Executive Summary

Data Mesh is a decentralized way of managing data. It treats data as a product and makes domains responsible for their own data. Combined with IFS Cloud’s project methodology, it creates a framework for strong governance and scalable data management across business domains.

This approach replaces centralized control with a federated model.
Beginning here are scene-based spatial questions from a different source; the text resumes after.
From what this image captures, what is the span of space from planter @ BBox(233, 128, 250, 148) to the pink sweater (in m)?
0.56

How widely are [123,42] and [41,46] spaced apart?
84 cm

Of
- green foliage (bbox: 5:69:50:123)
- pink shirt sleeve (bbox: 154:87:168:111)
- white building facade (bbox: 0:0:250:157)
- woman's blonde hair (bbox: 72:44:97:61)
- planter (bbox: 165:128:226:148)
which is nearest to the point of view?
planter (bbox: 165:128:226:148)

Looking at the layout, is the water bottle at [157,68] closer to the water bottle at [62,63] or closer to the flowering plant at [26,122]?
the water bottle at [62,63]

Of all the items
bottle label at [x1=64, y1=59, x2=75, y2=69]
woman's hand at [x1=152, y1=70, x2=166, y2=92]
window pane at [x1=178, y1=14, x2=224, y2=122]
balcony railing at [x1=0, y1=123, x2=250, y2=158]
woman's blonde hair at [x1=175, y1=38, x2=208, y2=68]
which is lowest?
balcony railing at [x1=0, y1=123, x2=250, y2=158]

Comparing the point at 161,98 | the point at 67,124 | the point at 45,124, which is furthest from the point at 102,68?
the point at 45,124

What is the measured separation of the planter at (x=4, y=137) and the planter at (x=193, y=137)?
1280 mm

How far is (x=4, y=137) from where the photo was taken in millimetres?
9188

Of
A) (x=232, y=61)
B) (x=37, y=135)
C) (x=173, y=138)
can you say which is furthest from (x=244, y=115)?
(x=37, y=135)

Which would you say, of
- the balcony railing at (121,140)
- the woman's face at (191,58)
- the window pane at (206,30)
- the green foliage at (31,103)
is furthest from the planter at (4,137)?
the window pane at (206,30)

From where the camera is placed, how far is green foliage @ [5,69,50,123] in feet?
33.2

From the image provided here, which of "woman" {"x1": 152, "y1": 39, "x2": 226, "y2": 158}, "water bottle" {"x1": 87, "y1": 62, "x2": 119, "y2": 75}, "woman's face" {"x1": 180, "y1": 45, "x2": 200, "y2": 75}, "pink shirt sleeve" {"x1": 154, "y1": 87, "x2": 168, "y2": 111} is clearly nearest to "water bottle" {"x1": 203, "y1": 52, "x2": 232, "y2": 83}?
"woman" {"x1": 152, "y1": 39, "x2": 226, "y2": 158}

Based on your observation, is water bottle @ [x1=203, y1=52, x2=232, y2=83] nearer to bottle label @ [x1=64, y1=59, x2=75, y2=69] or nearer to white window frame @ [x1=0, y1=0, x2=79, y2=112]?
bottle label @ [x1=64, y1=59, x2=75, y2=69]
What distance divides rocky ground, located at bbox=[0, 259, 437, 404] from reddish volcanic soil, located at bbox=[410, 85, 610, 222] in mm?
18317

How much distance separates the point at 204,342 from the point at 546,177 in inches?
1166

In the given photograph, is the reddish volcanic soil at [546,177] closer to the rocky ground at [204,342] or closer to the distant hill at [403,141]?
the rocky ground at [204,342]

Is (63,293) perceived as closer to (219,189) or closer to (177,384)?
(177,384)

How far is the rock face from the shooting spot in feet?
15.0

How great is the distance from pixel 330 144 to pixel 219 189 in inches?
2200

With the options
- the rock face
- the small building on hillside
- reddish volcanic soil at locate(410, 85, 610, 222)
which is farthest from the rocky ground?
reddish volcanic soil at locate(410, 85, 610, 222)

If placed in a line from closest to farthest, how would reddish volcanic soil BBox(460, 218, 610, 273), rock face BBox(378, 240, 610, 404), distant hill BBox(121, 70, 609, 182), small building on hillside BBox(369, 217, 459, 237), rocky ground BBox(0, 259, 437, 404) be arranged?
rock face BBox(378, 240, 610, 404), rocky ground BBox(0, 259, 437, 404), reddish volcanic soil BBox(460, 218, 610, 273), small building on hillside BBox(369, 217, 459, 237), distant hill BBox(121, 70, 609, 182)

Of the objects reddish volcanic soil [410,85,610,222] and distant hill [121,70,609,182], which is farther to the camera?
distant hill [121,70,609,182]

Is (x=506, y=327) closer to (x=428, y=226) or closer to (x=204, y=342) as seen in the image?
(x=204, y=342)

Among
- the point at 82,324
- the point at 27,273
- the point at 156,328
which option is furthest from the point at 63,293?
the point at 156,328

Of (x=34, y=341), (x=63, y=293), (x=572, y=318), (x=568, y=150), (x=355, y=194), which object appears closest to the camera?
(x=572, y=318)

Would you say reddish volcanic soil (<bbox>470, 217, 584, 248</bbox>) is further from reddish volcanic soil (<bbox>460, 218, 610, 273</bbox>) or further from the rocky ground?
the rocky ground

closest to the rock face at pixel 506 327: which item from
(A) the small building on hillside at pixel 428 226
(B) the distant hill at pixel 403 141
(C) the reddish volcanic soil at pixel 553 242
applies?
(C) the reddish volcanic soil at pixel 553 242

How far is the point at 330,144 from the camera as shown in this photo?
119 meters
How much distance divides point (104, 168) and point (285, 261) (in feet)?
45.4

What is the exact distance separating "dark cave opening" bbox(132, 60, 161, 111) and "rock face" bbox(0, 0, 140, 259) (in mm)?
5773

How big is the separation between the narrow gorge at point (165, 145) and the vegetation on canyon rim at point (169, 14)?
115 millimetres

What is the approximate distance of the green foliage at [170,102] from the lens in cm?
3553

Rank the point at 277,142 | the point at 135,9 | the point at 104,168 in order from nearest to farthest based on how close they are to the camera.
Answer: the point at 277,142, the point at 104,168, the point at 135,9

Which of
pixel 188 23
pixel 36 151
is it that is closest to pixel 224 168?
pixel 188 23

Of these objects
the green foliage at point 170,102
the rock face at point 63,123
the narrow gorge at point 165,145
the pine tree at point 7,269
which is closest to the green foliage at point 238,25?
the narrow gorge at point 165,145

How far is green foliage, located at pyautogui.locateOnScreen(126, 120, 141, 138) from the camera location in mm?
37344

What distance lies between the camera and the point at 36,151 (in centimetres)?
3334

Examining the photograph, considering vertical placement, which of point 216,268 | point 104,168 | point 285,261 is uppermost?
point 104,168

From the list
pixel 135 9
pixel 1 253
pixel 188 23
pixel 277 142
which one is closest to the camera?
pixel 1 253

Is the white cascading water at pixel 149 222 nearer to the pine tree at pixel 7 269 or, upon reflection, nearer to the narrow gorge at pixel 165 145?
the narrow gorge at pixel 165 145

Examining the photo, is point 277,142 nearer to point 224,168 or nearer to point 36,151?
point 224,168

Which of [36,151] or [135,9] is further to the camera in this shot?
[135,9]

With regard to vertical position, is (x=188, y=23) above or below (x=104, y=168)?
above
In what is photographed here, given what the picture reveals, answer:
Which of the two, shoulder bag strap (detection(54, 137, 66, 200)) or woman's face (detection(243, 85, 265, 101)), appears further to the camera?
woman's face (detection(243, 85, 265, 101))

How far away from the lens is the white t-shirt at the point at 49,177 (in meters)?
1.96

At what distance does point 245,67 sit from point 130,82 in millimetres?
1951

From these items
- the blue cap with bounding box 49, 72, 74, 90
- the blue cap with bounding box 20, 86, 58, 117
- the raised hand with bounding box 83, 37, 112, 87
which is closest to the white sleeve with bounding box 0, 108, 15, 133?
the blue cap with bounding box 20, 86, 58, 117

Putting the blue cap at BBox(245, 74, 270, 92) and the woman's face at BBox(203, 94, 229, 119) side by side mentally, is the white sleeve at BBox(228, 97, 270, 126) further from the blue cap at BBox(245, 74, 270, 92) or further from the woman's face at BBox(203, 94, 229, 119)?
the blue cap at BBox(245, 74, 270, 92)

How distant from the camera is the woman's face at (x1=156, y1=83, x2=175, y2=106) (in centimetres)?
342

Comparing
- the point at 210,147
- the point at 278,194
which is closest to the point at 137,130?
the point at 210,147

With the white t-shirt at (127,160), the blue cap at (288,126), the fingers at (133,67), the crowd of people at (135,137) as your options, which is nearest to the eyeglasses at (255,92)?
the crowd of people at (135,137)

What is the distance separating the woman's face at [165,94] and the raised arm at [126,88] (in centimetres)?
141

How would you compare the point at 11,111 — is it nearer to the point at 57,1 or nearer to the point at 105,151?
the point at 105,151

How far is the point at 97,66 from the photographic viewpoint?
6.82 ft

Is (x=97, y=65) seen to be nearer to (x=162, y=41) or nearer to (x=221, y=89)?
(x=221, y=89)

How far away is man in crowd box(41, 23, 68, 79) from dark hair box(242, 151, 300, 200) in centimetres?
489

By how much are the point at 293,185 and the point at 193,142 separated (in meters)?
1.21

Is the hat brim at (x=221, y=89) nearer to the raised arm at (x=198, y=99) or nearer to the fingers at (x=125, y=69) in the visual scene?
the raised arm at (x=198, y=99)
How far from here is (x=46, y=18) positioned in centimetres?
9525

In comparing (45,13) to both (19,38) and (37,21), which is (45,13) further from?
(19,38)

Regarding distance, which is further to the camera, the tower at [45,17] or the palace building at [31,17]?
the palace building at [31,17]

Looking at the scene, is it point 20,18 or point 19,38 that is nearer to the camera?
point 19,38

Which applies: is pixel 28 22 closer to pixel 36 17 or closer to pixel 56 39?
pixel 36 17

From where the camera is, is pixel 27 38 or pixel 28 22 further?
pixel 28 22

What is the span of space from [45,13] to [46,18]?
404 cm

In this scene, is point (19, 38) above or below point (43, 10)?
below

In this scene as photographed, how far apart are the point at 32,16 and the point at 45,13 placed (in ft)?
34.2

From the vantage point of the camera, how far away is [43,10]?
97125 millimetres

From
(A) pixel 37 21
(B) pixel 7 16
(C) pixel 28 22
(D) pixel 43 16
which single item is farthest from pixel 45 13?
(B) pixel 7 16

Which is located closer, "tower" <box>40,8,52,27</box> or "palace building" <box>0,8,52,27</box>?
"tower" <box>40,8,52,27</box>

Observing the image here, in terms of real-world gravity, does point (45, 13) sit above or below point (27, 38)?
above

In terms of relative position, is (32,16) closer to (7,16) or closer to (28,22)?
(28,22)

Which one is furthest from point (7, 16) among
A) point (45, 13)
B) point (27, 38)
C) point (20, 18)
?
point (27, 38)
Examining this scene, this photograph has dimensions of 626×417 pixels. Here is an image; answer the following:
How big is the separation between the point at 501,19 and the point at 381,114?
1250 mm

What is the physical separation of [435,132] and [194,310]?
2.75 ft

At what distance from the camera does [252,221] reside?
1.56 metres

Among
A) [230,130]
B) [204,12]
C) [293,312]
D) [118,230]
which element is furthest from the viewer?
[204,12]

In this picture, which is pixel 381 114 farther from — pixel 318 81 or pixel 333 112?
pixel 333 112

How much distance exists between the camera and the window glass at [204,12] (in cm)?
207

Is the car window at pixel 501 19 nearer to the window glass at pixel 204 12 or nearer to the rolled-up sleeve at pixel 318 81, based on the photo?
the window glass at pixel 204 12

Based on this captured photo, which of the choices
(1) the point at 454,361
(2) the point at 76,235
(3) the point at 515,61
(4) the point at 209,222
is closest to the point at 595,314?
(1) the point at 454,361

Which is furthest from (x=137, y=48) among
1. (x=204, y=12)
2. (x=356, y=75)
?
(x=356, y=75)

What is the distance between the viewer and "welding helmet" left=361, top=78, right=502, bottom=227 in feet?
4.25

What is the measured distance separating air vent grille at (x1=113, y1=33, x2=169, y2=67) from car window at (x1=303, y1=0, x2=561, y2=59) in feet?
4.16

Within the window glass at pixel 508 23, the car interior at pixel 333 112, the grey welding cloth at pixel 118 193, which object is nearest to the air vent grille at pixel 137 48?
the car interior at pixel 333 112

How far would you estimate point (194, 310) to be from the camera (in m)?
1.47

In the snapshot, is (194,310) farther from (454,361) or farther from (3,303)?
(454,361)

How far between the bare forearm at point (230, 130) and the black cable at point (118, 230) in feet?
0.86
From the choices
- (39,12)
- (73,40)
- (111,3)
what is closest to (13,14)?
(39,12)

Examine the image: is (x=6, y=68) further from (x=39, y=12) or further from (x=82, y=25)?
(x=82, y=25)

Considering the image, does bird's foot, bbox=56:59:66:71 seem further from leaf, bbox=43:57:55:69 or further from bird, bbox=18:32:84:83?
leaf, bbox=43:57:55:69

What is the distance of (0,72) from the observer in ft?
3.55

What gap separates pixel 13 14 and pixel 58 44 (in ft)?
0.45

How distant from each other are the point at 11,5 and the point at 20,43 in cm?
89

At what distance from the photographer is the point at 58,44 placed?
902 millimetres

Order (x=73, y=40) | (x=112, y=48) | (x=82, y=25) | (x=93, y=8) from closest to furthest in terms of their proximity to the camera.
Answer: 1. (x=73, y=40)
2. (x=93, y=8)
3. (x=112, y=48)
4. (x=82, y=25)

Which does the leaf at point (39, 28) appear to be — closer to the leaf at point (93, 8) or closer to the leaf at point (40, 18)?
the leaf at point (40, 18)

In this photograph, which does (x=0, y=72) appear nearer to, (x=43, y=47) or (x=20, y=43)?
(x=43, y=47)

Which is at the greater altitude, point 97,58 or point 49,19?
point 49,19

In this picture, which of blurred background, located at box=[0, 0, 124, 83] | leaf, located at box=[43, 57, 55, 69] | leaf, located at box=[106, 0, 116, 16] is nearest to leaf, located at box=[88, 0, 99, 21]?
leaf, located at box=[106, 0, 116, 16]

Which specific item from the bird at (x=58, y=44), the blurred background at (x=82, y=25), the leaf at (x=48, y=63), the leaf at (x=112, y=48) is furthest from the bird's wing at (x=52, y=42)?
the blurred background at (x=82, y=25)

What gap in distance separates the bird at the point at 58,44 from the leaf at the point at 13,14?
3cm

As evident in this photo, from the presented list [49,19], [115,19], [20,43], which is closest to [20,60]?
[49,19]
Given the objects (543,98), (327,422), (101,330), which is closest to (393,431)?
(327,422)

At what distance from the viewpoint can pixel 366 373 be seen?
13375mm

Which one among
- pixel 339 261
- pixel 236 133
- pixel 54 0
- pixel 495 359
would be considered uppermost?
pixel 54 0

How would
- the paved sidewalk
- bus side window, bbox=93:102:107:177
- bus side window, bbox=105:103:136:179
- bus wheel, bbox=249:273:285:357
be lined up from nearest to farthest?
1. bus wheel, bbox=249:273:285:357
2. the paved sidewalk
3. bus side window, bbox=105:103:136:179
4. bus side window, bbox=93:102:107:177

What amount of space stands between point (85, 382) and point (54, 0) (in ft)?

Business domains own and manage their data products while following shared governance standards.


Core Principles for IFS Cloud

Domain ownership

  • Map IFS functional modules to business domains during project scoping
  • Set boundaries by process areas such as Supply Chain, Finance, Projects, HR
  • Assign each domain responsibility for its own data products
  • Align enterprise structure with IFS Cloud domain design

Data as a product

  • Design products with clear service levels and quality measures
  • Products must be discoverable in the IFS data catalog
  • Expose them through REST APIs and OData
  • Define validation rules and full metadata
  • Document specifications in the Book of Rules
  • Set quality metrics in the Data Tracker
  • Align SLAs with IFS Cloud capabilities

Self-serve platform

  • Use IFS Cloud’s built-in integration and migration tools
  • IFS Connect for services and protocols
  • REST API with OData for direct access
  • Data Migration Manager and Excel Add-in for processing
  • Support data sharing across domains with IFS Connect

Federated governance

  • Apply governance through the IFS project organization
  • Define rules in the Enterprise Book of Rules
  • Use IFS Cloud security and access controls for compliance

Implementation Phases

Phase 0: Define Project and Scope

Phase 1: Initiate Project

  • Form a Data Governance Committee with domain reps
  • Create the Enterprise Book of Rules
  • Define ownership and quality standards
  • Deliverables: Domain Architecture, Governance Charter, Draft Catalog

Phase 2: Confirm Prototype

  • Validate product definitions in prototypes
  • Confirm data sharing agreements
  • Establish lineage and metadata processes
  • Test governance model

Phase 3: Establish Solution

  • Implement full product specs
  • Deploy self-service tools
  • Automate governance policies
  • Configure catalog for discovery
  • Set up APIs, dashboards, and security

Phase 4: Implement Solution

  • Train teams on data product ownership
  • Test end-to-end workflows
  • Validate compliance and readiness

Phase 5: Go Live

  • Activate production data products
  • Monitor performance and governance
  • Set up lifecycle management

Data Governance Framework

Committee

  • Executive sponsor (often CDO)
  • Domain data product owners
  • Technical platform team
  • Data stewards

Processes

  • Automated validation and monitoring dashboards
  • Exception handling and quality reporting
  • Federated access controls, tagging, and audits

Technology

  • IFS Connect for integration
  • REST API with OData
  • Built-in migration and security tools
  • Data catalog, pipeline automation, quality monitoring, and metadata management

Roadmap

Months 1–3

  • Build governance structure
  • Define domains
  • Set up initial framework
  • Train core team

Months 4–8

  • Deploy 1–2 pilot products
  • Enable self-service
  • Validate governance and architecture

Months 9–12

  • Expand to all domains
  • Add advanced analytics
  • Optimize governance and performance
  • Build continuous improvement loop

Success Measures

Data Products

  • Time to release new products
  • Adoption rate
  • Quality scores
  • User satisfaction

Governance

  • Compliance rate
  • Security incidents
  • Process efficiency
  • Domain autonomy

Business Value

  • Faster decisions
  • Lower data management costs
  • Better data access
  • Higher analytics adoption

Risks and Mitigation

Technical

  • Integration complexity → phased rollout and proofs of concept
  • Performance issues → good architecture and monitoring
  • Security gaps → federated model and regular audits

Organizational

  • Resistance to change → training and change management
  • Lack of resources → proper staffing and external support
  • Weak governance adoption → executive sponsorship and clear roles

Conclusion

Using Data Mesh within IFS Cloud projects creates a modern data model that balances domain ownership with enterprise governance. It makes use of IFS Cloud’s native tools while building a federated architecture for agility and decision-making.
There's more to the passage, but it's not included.